There is something incredibly attractive to South Asians about the idea of their leaders giving up permitted pleasures, like having a family, to serve the nation. The notion that a family distracts rather than focuses attention on one’s career, is enshrined in Hinduism, which urges people to renounce material concerns, once they have discharged all their family duties and obligations.
This underlying bias, which views a family as a drag, rather than a resource, was reinforced by the colonial tradition. Young officers under British rule were not allowed to acquire a family till they were (a) old enough to afford one and (b) too senior to be likely to engage in battle and get killed, thereby leaving behind a helpless family to be looked after by the paltun (his army colleagues).
That the family and most importantly a wife, is important in making a man what he becomes, is entrenched in Indian tradition. This is why callow youths, prone to “false” female charms, are not encouraged to choose their own wives, lest they choose Delilahs, as Samson unwisely did, who would only shorn them of their power and desert them thereafter.
Whilst the choice of a spouse or partner is a tough one for any man-politician, it is an impossible choice for women-politicians for a number of reasons.
First, men are wayward. During the extended daily absence of a busy politician wife, whose every waking moment is taken up by matters of the State, heaven knows what the man may be getting up to. Keeping track of a male spouse, boosting his fragile ego and keeping him harmlessly engaged, can quite derange a woman-politician.
Second, not every man can keep looking grand, like Prince Phillip of the UK, whilst perpetually trailing Queen Elizabeth, his wife, and yet remain seemingly content to be perpetually out of the main spotlight. Some male spouses of powerful women, are prone to leverage their position, to their advantage in business thereby potentially wrecking the woman-politicians career.

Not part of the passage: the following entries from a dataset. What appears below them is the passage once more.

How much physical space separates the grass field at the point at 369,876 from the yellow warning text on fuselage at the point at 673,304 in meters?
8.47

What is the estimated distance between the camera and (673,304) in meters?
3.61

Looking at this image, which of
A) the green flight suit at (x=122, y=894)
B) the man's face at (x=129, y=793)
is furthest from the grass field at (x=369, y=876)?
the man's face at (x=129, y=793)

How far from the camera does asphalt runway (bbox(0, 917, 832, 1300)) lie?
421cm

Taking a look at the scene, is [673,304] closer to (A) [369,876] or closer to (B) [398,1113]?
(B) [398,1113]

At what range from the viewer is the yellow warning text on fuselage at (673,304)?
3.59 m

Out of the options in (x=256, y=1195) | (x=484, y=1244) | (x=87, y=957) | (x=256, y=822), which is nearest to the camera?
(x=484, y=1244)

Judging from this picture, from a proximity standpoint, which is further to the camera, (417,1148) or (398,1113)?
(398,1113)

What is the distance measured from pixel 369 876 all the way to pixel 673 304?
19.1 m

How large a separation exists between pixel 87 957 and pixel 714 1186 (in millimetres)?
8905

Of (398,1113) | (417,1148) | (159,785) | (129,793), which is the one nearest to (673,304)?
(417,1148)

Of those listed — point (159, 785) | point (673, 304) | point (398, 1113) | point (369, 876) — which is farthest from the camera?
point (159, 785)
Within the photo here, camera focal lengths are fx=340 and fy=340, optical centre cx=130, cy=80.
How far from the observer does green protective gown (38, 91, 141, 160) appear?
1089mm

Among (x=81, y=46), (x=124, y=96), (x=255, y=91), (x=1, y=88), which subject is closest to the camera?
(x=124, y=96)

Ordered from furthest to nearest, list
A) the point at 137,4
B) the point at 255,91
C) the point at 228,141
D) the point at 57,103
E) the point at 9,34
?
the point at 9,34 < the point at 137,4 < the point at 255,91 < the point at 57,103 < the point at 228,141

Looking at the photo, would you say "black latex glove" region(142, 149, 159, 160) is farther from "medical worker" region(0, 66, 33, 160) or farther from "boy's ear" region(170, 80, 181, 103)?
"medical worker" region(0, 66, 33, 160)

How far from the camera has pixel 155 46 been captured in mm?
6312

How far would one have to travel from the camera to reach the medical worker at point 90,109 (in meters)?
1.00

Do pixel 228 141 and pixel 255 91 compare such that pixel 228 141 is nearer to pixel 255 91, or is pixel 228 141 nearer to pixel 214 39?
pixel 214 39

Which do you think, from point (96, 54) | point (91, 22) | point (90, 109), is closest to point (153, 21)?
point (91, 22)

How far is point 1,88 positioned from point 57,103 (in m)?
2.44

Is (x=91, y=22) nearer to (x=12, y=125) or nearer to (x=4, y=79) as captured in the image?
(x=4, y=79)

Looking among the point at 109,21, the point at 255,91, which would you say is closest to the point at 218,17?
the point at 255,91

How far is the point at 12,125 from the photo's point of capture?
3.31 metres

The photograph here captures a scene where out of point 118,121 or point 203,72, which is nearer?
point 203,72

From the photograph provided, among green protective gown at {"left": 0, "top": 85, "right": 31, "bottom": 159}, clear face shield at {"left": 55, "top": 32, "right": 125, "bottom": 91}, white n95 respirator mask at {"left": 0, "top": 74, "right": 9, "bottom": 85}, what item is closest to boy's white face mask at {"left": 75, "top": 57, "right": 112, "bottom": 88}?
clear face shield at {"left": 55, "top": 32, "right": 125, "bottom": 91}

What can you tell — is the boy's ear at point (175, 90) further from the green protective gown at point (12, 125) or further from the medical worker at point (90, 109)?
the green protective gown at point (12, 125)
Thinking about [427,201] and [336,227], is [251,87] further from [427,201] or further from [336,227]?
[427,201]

There are very few “Power Couples” like the Clintons, who have perfected the “art of living and thriving together”. In India, Prakash and Brinda Karat of the CPI (M), stand out as one such power couple. But sadly such sharing of power does not seem to have brought political dividends.
In India, such successful, congenial power play, is seen most often in the bureaucracy, where it is used to deadly effect. In contrast, politicians are still too seeped in the male-dominant tradition and need to catch up with their bureaucratic colleagues. Possibly, the political environment reflects main steam India, with all its social inhibitions better, whilst the bureaucracy, after all, is just a chip-off-the-Colonial block and thereby retains some characteristics of a more western orientation.
The real problem of course is not the fact of the marriage but its outcome in children and a spreading net of close relatives all whom want a finger in the power pie. Indian parents are culturally tuned to cosset their children endlessly. Combine this cultural trait with access to political power and you have the beginnings of a corrosive dynasty.
PM Modi is a competent and charismatic man, but the fact that the only thing he will leave behind is his collection of kurtas and turbans and several large development projects dedicated to the nation, is chillingly compelling. Indeed this was also the Mahatma’s magic and possibly the reason for his forsaking his family. His meagre personal belongings, his charkha and his thoughts are all we are left with and yet, they are more powerful and long lasting, than all the riches in the world and the combined political force of the State in India. Maybe we should go back to our roots.